#### Reading passage

● ● ● ●

Farmers and Big Oil - How about some cassava in your tank?
There’s nothing highbrow about the investment opportunity Franklin Alli proposes in his April 28 article in Nigeria’s Vanguard newspaper. If you’re planning to go into a business, he says, consider cassava. Called manioc in some countries, cassava often is described as “white gold” because of the many lucrative uses for its tubers and high-protein leaves, including edible products, starch, pharmaceutical products, livestock feeds and, yes, ethanol.
Ethanol has become the poster product for the shift from fossil fuels to biofuels as crude oil, and consequently gasoline, prices soar to teeth-clenching levels for consumers. Exacerbating the price squeeze, notes Peter Kegode, a sugar industry and ethanol specialist in Kenya, is the disruption of Nigeria’s crude oil supplies due to civil unrest, the standoff between the United States and Iran over the latter’s nuclear ambitions and China’s voracious appetite for energy to support its industrial growth. Added to all this are predictions that petroleum production will peak sometime before 2020.

● ● ● ●

#### Problem
Rewrite the passage of the cassava article starting at "There’s nothing highbrow" and ending at "and, yes, ethanol.", swapping "tubers" for "roots".

#### Records shown
● ● ● ●

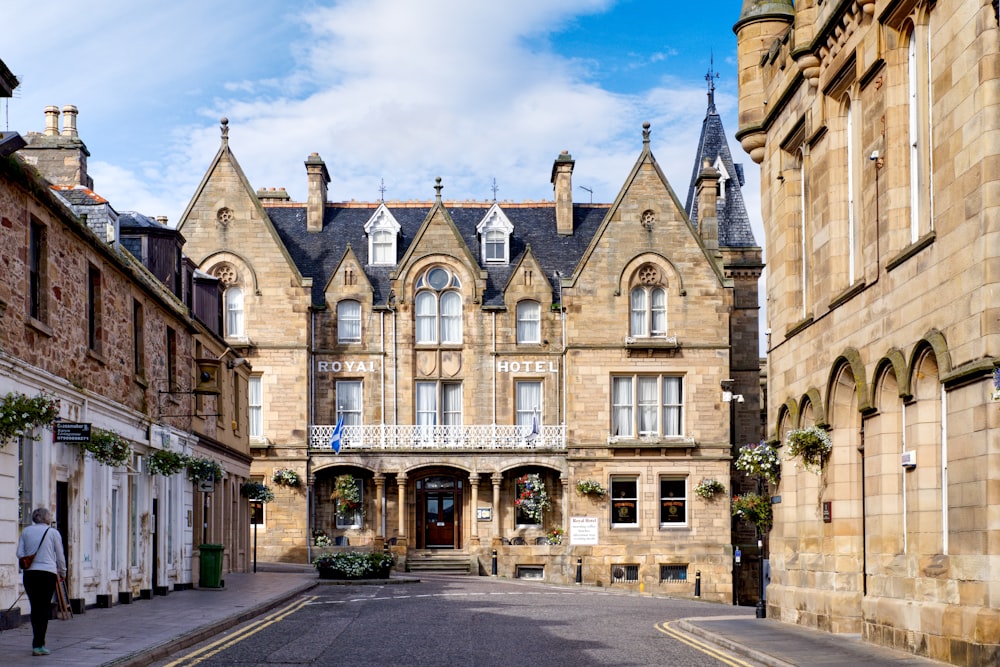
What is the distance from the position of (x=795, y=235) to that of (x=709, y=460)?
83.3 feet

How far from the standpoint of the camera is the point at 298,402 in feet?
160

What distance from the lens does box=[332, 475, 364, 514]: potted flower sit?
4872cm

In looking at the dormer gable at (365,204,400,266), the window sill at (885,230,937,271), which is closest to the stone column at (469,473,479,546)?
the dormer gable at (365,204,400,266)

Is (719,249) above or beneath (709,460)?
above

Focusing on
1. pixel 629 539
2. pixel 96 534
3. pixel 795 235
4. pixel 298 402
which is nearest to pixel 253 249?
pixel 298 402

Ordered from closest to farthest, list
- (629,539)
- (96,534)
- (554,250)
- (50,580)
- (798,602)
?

● ● ● ●

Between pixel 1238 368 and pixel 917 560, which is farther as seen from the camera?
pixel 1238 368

● ● ● ●

#### Answer to this task
There’s nothing highbrow about the investment opportunity Franklin Alli proposes in his April 28 article in Nigeria’s Vanguard newspaper. If you’re planning to go into a business, he says, consider cassava. Called manioc in some countries, cassava often is described as “white gold” because of the many lucrative uses for its roots and high-protein leaves, including edible products, starch, pharmaceutical products, livestock feeds and, yes, ethanol.